_TEXTO DEL DOCUMENTO_:
/---

No tengo la pretensión de teorizar, ni siquiera de ser riguroso. Pero leo a Martín Caparrós, en El Interior: “Hay veces en que tengo, todavía, que preguntar alguna cosa. Pero son las menos: los argentinos hablan, quieren hablar.” Dice él y me acuerdo, de golpe, de la forma que tomaban las entrevistas hechas por Fabián Polosecki. Me choca, inevitablemente, con lo que se ve y se escucha ahora, incluso, a veces, con lo que se lee.
No sé si la forma que tiene Caparrós de encarar el reporteo para una crónica es anterior, posterior o simultánea a lo poco que en televisión pude ver de Polosecki, pero son modos bastante similares. Con una edición sencilla, austera —que se extraña ante tanto videoclip y efecto en postproducción— sus programas mostraban entrevistas en las que sus silencios eran fundamentales, donde las preguntas se acercaban de a poco al personaje, le sacaban sus cáscaras de a una hasta llegar al centro, a los sentimientos tal vez. Claro, cuando se llegaba a esa instancia no siempre el entrevistado se mostraba en palabras, a veces era sólo una mirada que el silencio permitía observar.

\---

_Registros de datos_:
/---

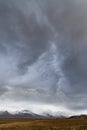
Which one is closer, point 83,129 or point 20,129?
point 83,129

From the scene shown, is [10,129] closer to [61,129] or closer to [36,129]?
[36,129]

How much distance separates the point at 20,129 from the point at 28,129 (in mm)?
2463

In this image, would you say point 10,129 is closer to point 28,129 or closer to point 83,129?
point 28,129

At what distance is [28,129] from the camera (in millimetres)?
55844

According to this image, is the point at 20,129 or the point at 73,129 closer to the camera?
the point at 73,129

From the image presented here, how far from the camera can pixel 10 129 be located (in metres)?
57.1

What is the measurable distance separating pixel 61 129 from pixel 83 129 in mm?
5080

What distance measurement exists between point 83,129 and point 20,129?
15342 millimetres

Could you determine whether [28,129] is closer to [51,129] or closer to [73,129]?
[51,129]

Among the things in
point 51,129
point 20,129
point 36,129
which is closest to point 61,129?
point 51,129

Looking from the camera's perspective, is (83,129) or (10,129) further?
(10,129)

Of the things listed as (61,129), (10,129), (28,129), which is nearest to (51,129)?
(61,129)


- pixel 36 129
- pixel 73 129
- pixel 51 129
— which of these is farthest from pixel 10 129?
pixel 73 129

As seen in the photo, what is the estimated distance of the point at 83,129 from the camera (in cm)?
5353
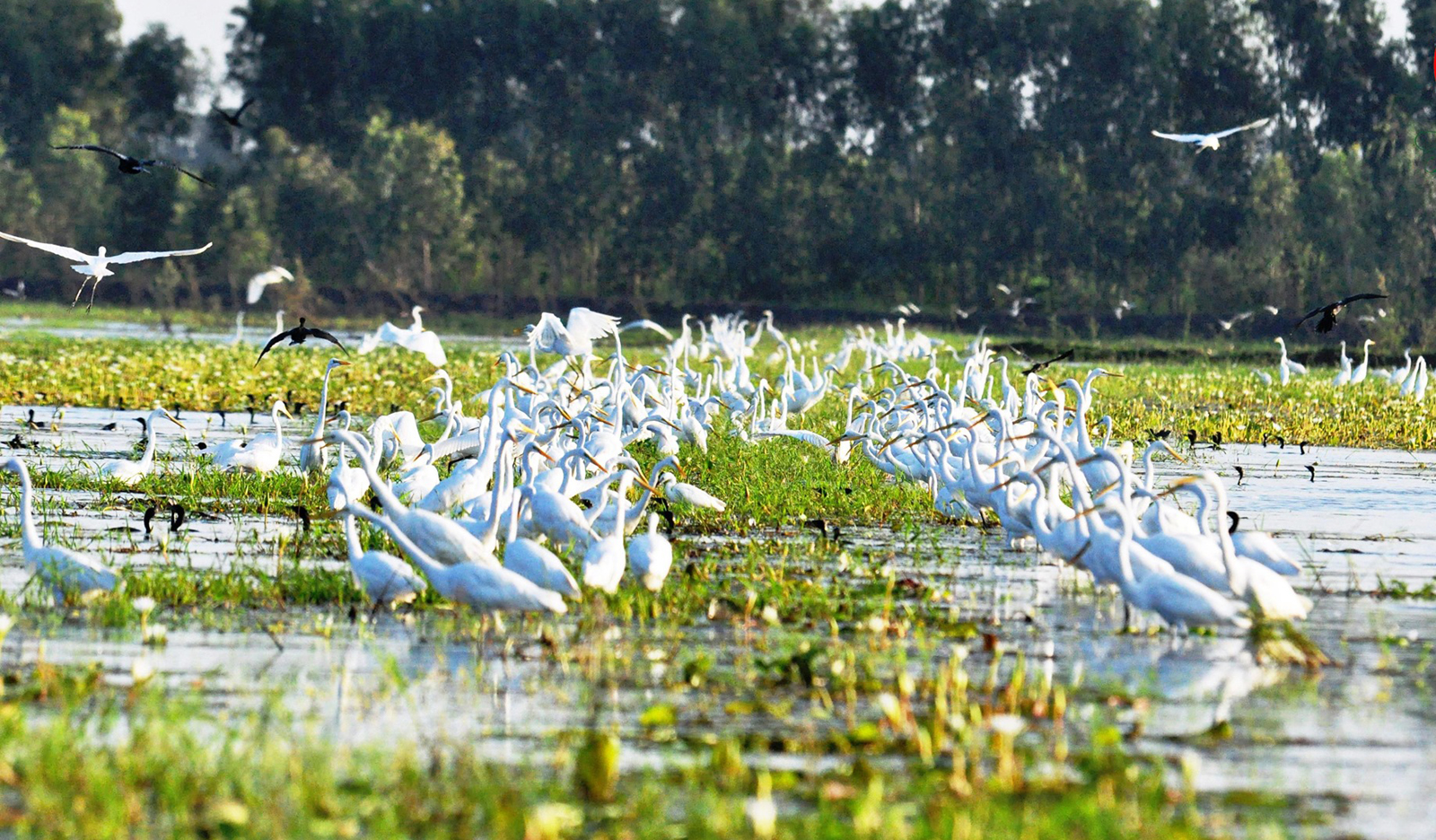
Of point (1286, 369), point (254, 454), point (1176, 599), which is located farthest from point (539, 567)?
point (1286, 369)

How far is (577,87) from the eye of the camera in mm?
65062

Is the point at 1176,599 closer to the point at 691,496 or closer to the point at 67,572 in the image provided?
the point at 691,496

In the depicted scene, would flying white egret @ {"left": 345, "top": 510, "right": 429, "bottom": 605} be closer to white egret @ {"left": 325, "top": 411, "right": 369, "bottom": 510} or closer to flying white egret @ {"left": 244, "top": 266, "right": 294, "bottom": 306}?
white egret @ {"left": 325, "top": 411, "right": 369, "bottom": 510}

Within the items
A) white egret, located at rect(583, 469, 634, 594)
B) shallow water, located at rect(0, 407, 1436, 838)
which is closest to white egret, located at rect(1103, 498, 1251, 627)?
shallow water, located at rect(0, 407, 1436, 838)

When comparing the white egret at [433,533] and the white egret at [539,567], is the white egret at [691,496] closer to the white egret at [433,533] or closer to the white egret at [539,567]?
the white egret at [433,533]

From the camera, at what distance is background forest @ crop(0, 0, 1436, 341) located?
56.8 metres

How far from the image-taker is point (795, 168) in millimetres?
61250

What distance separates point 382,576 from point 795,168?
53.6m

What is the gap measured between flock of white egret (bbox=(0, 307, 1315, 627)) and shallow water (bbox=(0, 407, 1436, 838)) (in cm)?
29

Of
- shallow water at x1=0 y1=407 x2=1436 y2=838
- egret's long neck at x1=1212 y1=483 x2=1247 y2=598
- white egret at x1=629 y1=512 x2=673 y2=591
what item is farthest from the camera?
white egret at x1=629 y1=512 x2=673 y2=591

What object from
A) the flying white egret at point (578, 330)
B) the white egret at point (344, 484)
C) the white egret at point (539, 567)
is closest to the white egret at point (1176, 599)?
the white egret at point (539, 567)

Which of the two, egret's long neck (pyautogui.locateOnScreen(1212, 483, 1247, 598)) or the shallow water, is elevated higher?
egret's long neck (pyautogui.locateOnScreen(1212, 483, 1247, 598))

\---

_ACCIÓN REQUERIDA_: Vuelve a escribir el texto sobre las entrevistas de Polosecki desde "No tengo la" hasta "que se lee.", ambos incluidos, y actualízalo poniendo "de repente" en lugar de "de golpe".

_RESPUESTA A LA TAREA_:
No tengo la pretensión de teorizar, ni siquiera de ser riguroso. Pero leo a Martín Caparrós, en El Interior: “Hay veces en que tengo, todavía, que preguntar alguna cosa. Pero son las menos: los argentinos hablan, quieren hablar.” Dice él y me acuerdo, de repente, de la forma que tomaban las entrevistas hechas por Fabián Polosecki. Me choca, inevitablemente, con lo que se ve y se escucha ahora, incluso, a veces, con lo que se lee.